## Consigna:
Prosigue el texto sobre el silencio a partir de su última oración.

Hay un espacio-tiempo en que se produce un fenómeno que nos parece impropio como seres dotados de palabra: el silencio. Reconocerlo como objeto de la experiencia sensible parece lo más adecuado, por cuanto esa ausencia de sonido se da delimitada en un espacio , no conocemos un silencio que se haya expandido por toda la tierra, sino un silencio para el sujeto humano ubicado en unos márgenes espacio-temporales.
Mencionábamos lo inverosímil del silencio siendo nosotros seres dotados de palabra. Este fenómeno refuerza la idea de que la palabra no solo nos lleva al habla, es más no puede llevarnos a su uso comunicativo si previamente no ha acometido la función de estructurar el pensamiento. Así, podemos reconocer el silencio porque poseemos lenguaje aunque no hablemos, e incluso dotarlo de sentido e intentar percibirlo como algo beneficioso en lugar de terrible y monótono.

## Material de consulta:
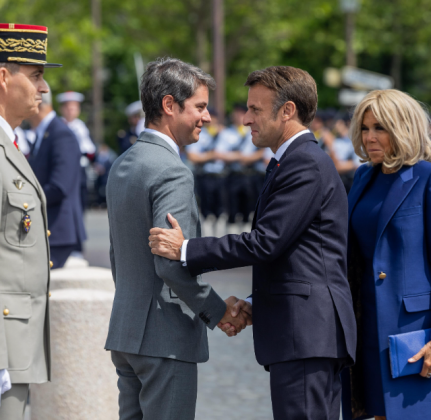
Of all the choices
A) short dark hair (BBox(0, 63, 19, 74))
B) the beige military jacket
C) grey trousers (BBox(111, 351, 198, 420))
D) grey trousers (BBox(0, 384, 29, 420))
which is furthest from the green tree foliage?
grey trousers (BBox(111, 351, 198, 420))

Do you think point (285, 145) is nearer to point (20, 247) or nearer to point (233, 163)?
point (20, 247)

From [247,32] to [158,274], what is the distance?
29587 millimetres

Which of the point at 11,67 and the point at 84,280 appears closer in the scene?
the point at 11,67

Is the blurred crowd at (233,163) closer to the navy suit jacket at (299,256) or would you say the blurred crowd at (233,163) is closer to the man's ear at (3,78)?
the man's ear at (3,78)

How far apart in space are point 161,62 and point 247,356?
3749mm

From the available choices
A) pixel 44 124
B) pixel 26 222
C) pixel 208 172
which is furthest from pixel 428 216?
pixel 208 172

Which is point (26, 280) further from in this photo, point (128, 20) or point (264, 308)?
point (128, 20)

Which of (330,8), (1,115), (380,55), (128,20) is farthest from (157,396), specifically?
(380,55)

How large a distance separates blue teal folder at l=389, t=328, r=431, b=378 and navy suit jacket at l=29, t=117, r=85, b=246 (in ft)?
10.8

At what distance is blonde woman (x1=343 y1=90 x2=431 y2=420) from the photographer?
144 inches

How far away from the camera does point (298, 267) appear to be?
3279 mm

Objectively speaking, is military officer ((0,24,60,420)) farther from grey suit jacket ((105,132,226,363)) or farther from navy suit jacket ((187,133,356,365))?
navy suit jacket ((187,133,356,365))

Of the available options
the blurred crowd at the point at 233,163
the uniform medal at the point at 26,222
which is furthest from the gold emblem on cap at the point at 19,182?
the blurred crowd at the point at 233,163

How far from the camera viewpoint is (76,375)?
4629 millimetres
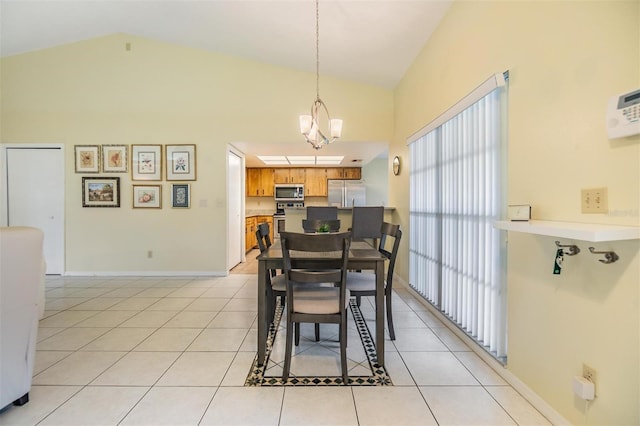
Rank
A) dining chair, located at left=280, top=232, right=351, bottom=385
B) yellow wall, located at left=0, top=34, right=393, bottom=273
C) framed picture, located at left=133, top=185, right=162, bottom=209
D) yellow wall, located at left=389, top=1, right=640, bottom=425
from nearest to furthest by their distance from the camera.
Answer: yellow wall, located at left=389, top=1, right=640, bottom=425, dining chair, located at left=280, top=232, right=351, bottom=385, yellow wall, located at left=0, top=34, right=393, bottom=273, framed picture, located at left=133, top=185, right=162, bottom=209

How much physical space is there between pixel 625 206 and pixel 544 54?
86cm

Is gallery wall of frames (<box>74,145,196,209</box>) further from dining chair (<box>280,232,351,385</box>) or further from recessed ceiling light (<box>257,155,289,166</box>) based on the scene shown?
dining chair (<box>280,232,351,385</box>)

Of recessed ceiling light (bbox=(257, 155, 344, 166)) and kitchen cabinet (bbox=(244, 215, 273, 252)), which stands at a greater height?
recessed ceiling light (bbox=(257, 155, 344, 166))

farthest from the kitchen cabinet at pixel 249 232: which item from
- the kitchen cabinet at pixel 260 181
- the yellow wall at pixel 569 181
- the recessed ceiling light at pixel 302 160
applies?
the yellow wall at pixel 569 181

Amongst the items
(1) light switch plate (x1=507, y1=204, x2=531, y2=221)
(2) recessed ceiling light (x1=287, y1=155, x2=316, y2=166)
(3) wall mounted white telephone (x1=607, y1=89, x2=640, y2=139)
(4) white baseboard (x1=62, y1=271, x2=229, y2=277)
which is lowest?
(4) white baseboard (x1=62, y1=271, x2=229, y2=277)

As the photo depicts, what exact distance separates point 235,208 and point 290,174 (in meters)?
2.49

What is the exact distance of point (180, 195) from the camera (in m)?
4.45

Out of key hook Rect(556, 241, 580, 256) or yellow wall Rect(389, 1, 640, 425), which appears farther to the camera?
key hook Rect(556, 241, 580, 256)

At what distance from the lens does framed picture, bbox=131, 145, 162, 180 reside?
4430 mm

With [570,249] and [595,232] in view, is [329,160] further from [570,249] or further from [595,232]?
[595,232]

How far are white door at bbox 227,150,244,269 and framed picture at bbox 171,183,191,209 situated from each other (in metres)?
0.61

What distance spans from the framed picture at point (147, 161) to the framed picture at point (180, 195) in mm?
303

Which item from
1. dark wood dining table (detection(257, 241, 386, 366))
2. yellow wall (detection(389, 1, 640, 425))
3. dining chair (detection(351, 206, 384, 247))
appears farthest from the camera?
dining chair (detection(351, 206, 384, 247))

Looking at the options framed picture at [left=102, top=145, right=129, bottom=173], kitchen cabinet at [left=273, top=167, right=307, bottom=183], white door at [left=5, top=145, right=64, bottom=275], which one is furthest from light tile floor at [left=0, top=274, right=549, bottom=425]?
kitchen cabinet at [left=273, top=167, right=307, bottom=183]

## Respuesta:
El silencio, como ausencia de sonido perceptible por los humanos, en la medida en que insensibiliza los sentidos, estimula y refuerza la autoconciencia y la interiorización. Facilita el sentimiento de intimidad, de estar solo con uno mismo y relajar las defensas que la presencia de otros lleva a activar. En ese estado, uno frente a sí mismo, se tiene ocasión de descubrir lo auténtico de sí, del querer y el padecer y deslindarlo de lo que se va absorbiendo de lo ajeno y no le pertenece. Es una especie de saneamiento interior para la recuperación de la propia identidad.
Planteado así, el silencio es una necesidad, porque es el momento en que uno “queda” consigo mismo. Algo que se acostumbra a hacer con los demás porque se considera necesario para sustentar las relaciones, y se obvia con uno mismo. Si “uno no se viene a ver” e intenta velar por la pureza de quién es o el tránsito de quién va siendo, algún día no va a reconocerse
El silencio en soledad, es el recurso necesario para preservar la identidad y el equilibrio emocional, teniendo en cuenta que somos seres en continuo cambio que nos sustentamos en unos ejes elegidos.
Cierto es que el silencio puede resultar aterrador. Un fondo oscuro, negruzco, semejante a la soledad de dónde no se sabe qué esperpentos pueden surgir. Esa ausencia de ruido paraliza y genera pavor ante el gesto de mirar el interior de esa gruta considerada insondable.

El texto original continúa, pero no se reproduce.